In that attack, Russian missiles hit an apartment building in Uman, a city about 215 kilometres (135 miles) south of Kyiv, killing 21 people including three children.
In Monday's attack, missiles hit Pavlohrad, in the eastern Dnipropetrovsk region, wounding 34 people, including five children, according to Serhii Lysak the region's top official.
Seven missiles shot at the city and “some were intercepted” but others hit an industrial facility, sparking a fire, and a residential neighbourhood where 19 apartment buildings, 25 homes, six schools and five shops were damaged, he said.
Missiles also hit three other areas in the region, damaging residential buildings and a school, he said. The attacks also damaged Ukraine's power network infrastructure, which will take several days to repair, according to Energy Minister Herman Haluschenko.
He said that nearly 20,000 people in the city of Kherson and wider region had been left without power, along with an unspecified number of people in the Dnipropetrovsk region, including the city of Dnipro.
::::
**Exercise instructions**
Reproduce the passage on the missile strikes in full, word for word. These lines have nothing to do with the passage on the missile strikes.

**Data provided**
::::
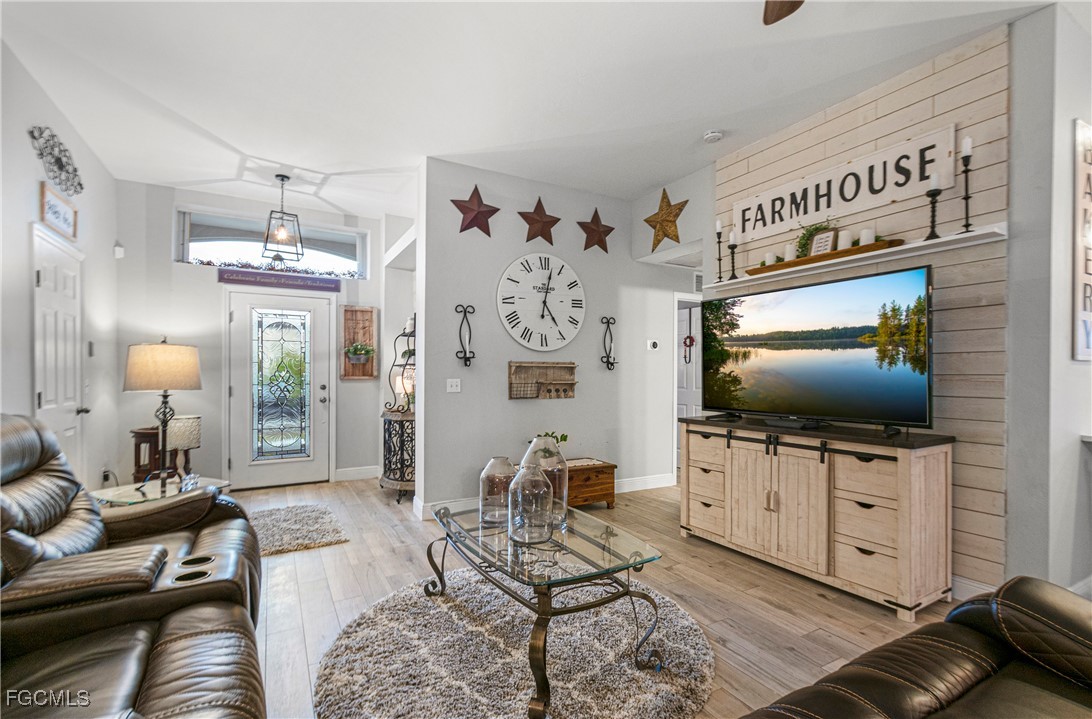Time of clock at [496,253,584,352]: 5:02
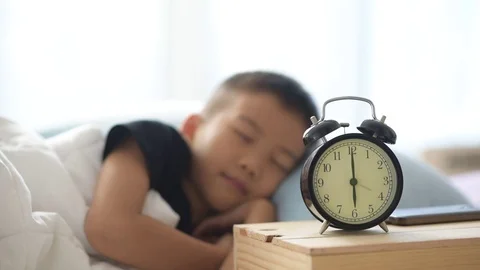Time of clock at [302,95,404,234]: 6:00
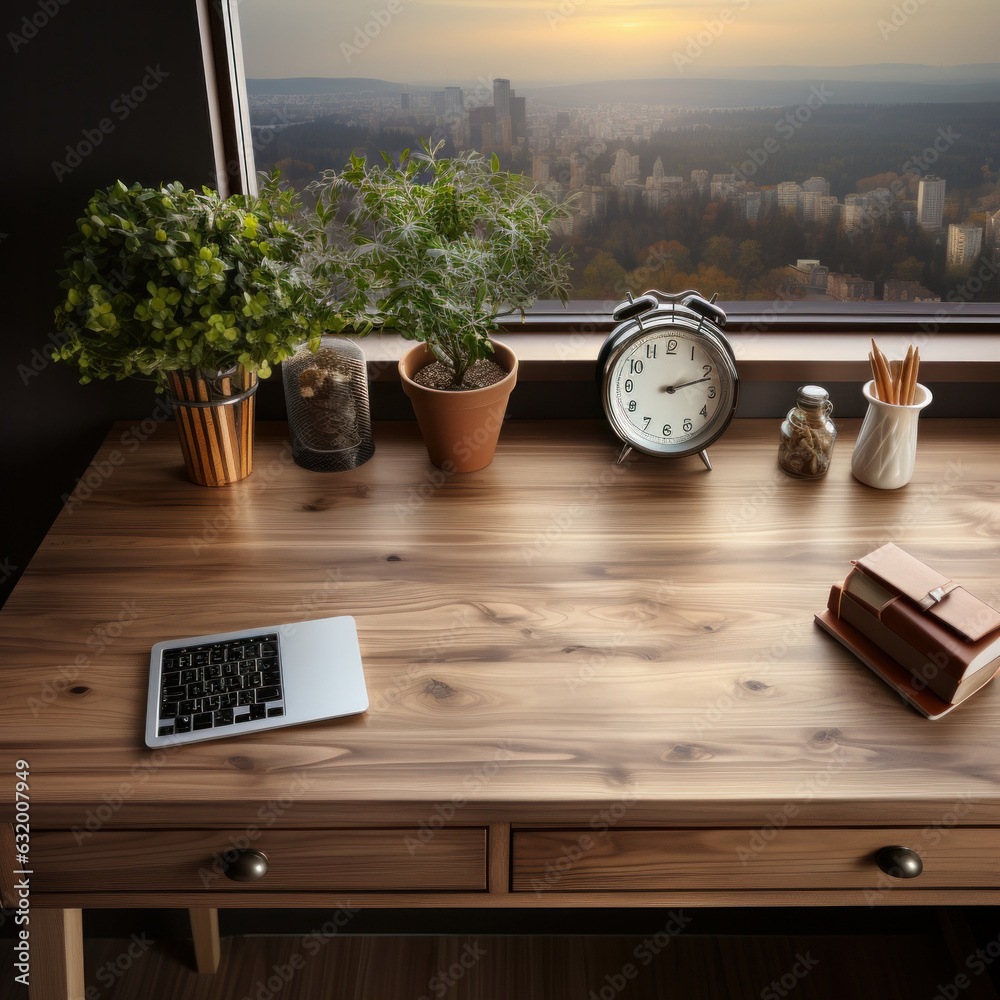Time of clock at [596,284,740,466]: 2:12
::::
**Answer for the task**
In that attack, Russian missiles hit an apartment building in Uman, a city about 215 kilometres (135 miles) south of Kyiv, killing 21 people including three children.
In Monday's attack, missiles hit Pavlohrad, in the eastern Dnipropetrovsk region, wounding 34 people, including five children, according to Serhii Lysak the region's top official.
Seven missiles shot at the city and “some were intercepted” but others hit an industrial facility, sparking a fire, and a residential neighbourhood where 19 apartment buildings, 25 homes, six schools and five shops were damaged, he said.
Missiles also hit three other areas in the region, damaging residential buildings and a school, he said. The attacks also damaged Ukraine's power network infrastructure, which will take several days to repair, according to Energy Minister Herman Haluschenko.
He said that nearly 20,000 people in the city of Kherson and wider region had been left without power, along with an unspecified number of people in the Dnipropetrovsk region, including the city of Dnipro.